TRAVAIL À RÉALISER: Recopiez à l'identique le passage du texte sur la fugue K. 660, depuis « L’univers de ré » jusqu'à « to manuscript/NMA materials). » inclus.

TEXTE FOURNI:

K. 660

Fugue en ré mineur pour clavier (fragment), K. 660

par Wolfgang Amadeus Mozart

Portrait of Mozart aged 13 in Verona, 1770
Mozart aged 13 at the keyboard in Verona, 1770

La Fugue en ré mineur pour clavier (fragment), K. 660, de Mozart est un bref incipit conservé de la période salzbourgeoise, généralement daté de 1771, alors que le compositeur avait 15 ans. Bien que seuls quelques systèmes nous soient parvenus, la page offre un aperçu révélateur de Mozart mettant à l’épreuve le contrepoint savant au clavier — une musique qui ressemble davantage à une étude de procédé qu’à une pièce de concert achevée.

Ce que l’on sait

Il ne subsiste qu’un court fragment d’une fugue en ré mineur, transmis sous le titre Fugue en ré mineur, K. 660, noté pour un seul instrument à clavier (« clavier », c’est-à-dire clavecin ou pianoforte). Les catalogues et éditions modernes le situent à Salzbourg et le datent le plus souvent de 1771, au cours de l’adolescence de Mozart et de sa formation compositionnelle intensive sous la direction de son père, Leopold Mozart.[1]

La source conservée est un manuscrit de la Bibliothèque nationale autrichienne (Österreichische Nationalbibliothek), et elle nous est parvenue à l’état de torse plutôt que comme une composition complète.[1] Le fragment est donc généralement considéré comme un exercice de contrepoint ou une esquisse de composition — un témoignage utile de ce qui intéressait Mozart à 15 ans, mais insuffisant pour reconstituer avec certitude une fugue entière sans intervention éditoriale.

Contenu musical

Ce qui subsiste suffit à manifester sans équivoque le principe « fugué » : un sujet monodique est exposé puis repris en réponse dans une autre voix, la texture s’épaississant rapidement en un réseau imitatif ramassé. Même à ce stade embryonnaire, Mozart privilégie un sujet clair et chantant, ainsi qu’une conduite des voix soignée, signe qu’il s’exerçait à une écriture rigoureuse plutôt qu’il n’improvisait librement.[1]

L’univers de ré mineur du fragment — tendu, grave et harmoniquement incisif — annonce la volonté ultérieure de Mozart d’employer les tonalités mineures pour des propos concentrés et « savants », alors même que la culture musicale environnante attendait plutôt des miniatures pour clavier d’un ton plus léger. Précisément parce que la page s’interrompt, K. 660 s’écoute moins comme une petite « œuvre » que comme un instantané : celui d’un Mozart en train d’acquérir, au clavier salzbourgeois, une véritable aisance dans l’art du contrepoint.

[1] IMSLP work page for Mozart, Fugue in D minor, K. 660 (includes general information, instrumentation, and links to manuscript/NMA materials).

[Entrées extraites d'une collection]
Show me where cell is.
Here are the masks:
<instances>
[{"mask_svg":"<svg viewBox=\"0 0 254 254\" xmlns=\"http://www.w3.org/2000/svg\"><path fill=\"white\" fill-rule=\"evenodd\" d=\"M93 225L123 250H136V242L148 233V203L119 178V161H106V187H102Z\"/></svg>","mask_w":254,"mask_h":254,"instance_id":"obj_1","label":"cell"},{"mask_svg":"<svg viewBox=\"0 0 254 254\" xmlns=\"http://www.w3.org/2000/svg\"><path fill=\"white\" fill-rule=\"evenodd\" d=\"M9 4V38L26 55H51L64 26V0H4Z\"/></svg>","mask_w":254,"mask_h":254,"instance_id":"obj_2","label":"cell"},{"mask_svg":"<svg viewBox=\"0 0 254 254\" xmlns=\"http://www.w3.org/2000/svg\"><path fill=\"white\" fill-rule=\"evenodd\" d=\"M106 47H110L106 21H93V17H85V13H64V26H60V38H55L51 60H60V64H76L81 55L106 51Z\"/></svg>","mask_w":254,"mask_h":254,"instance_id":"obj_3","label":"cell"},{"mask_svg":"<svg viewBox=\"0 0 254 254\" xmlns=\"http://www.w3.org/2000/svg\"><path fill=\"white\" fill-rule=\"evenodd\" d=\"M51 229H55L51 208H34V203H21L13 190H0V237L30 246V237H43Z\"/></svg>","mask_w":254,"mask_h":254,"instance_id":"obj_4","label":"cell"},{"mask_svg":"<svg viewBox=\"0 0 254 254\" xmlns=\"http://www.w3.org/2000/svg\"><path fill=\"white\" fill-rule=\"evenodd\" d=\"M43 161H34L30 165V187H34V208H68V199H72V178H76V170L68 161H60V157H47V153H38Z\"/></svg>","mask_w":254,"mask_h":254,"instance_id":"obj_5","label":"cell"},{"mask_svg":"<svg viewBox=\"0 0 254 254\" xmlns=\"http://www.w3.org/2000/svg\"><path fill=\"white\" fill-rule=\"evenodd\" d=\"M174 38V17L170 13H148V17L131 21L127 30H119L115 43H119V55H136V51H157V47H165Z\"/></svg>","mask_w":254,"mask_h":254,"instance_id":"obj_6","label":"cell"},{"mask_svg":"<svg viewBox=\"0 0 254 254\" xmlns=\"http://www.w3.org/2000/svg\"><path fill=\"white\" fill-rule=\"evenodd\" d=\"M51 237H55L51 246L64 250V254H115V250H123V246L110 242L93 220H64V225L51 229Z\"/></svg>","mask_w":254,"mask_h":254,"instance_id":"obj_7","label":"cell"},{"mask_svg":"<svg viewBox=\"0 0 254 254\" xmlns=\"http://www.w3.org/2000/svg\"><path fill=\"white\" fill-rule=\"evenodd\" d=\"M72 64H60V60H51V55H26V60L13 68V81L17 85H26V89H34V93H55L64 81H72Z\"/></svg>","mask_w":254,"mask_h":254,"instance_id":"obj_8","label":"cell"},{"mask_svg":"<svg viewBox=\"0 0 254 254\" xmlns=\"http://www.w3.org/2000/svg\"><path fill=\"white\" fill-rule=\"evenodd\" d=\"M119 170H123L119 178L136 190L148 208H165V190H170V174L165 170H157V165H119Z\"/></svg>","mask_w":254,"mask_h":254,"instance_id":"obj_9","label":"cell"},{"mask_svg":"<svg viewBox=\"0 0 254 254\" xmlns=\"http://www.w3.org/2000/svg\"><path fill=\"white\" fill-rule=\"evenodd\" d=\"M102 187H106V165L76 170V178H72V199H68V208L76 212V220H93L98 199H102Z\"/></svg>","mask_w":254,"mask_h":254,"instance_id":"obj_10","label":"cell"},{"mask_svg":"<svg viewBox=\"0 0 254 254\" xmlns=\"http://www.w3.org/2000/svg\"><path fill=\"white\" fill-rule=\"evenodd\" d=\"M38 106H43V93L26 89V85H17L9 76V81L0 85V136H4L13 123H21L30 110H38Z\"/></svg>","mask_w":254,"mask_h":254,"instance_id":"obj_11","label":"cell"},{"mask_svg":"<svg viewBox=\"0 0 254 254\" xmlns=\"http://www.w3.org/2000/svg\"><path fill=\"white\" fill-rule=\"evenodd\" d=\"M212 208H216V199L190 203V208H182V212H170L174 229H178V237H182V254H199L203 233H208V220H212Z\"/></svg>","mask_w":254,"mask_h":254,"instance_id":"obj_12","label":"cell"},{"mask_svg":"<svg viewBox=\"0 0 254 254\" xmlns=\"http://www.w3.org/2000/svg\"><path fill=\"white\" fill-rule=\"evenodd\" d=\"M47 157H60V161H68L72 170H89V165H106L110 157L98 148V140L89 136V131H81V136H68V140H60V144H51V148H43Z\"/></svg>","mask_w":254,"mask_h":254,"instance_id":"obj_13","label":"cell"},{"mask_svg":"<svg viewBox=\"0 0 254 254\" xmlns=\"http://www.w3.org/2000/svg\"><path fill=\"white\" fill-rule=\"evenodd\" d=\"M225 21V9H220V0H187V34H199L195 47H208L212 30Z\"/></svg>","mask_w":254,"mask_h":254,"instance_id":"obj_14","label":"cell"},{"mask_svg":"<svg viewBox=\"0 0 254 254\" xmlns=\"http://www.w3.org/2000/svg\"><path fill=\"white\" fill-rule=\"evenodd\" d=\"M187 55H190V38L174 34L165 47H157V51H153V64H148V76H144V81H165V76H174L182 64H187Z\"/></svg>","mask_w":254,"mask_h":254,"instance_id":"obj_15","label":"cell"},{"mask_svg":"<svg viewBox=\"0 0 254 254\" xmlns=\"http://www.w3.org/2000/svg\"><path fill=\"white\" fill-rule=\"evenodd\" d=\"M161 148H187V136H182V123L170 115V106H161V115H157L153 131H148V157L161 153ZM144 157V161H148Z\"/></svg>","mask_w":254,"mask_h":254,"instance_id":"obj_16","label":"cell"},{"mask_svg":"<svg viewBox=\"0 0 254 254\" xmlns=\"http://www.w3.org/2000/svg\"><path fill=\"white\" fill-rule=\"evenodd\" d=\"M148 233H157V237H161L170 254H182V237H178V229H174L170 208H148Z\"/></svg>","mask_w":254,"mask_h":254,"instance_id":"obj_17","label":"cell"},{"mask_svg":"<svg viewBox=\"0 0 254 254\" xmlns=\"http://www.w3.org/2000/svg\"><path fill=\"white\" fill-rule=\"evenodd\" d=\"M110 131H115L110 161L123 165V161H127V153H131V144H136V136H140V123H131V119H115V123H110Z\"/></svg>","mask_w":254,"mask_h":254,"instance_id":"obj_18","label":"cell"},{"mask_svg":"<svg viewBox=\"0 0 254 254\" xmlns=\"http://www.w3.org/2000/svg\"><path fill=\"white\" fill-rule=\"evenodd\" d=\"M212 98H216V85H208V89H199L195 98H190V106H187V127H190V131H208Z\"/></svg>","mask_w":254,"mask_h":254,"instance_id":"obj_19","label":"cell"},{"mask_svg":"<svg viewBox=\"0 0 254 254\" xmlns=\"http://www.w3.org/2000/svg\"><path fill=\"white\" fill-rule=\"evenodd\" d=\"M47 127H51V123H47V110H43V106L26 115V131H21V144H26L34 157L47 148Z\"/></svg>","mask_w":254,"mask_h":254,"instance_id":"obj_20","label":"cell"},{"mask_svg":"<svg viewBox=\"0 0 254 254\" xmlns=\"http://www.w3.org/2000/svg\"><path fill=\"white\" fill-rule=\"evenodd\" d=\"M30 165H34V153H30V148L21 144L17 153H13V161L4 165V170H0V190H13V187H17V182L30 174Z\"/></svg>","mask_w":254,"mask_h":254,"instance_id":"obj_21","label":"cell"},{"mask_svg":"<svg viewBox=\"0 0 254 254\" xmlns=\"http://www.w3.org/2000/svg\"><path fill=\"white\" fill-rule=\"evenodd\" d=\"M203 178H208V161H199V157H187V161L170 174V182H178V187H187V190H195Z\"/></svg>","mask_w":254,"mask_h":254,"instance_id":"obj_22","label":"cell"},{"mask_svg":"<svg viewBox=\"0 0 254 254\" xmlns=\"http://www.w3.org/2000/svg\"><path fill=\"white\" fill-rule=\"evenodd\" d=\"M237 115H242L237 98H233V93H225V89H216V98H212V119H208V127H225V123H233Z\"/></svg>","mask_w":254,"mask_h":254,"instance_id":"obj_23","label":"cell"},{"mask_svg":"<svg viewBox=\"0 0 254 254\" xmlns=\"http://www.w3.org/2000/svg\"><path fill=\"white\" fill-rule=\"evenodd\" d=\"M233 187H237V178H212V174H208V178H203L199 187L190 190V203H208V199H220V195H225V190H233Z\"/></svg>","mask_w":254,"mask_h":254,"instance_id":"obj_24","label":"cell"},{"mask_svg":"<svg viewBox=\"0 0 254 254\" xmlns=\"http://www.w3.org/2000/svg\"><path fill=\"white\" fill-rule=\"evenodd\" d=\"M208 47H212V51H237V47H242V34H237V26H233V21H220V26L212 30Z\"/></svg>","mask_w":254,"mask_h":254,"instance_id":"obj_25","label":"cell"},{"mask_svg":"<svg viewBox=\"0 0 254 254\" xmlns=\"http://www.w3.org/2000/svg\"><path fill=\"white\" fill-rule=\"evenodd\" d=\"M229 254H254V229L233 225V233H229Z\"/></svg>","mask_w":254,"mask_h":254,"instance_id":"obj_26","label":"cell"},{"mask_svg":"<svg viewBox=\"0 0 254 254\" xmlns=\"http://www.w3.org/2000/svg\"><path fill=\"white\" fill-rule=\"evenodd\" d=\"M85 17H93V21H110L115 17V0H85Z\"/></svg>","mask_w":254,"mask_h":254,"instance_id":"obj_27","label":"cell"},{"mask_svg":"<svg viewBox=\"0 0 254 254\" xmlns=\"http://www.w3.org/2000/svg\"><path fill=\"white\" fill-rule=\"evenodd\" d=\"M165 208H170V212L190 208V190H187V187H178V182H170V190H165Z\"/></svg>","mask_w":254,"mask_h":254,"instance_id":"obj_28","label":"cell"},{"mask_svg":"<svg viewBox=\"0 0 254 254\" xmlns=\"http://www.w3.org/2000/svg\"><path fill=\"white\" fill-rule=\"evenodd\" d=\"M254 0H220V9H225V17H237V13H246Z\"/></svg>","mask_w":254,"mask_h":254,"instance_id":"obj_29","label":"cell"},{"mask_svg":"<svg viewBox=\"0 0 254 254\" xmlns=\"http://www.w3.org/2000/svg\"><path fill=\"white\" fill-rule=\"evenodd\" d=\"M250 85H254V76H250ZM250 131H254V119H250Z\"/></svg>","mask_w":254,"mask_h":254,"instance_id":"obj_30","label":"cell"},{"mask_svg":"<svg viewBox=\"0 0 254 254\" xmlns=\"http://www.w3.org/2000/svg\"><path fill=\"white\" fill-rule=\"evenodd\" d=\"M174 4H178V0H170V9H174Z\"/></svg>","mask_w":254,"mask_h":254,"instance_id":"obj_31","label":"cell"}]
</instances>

TÂCHE ACCOMPLIE:
L’univers de ré mineur du fragment — tendu, grave et harmoniquement incisif — annonce la volonté ultérieure de Mozart d’employer les tonalités mineures pour des propos concentrés et « savants », alors même que la culture musicale environnante attendait plutôt des miniatures pour clavier d’un ton plus léger. Précisément parce que la page s’interrompt, K. 660 s’écoute moins comme une petite « œuvre » que comme un instantané : celui d’un Mozart en train d’acquérir, au clavier salzbourgeois, une véritable aisance dans l’art du contrepoint.

[1] IMSLP work page for Mozart, Fugue in D minor, K. 660 (includes general information, instrumentation, and links to manuscript/NMA materials).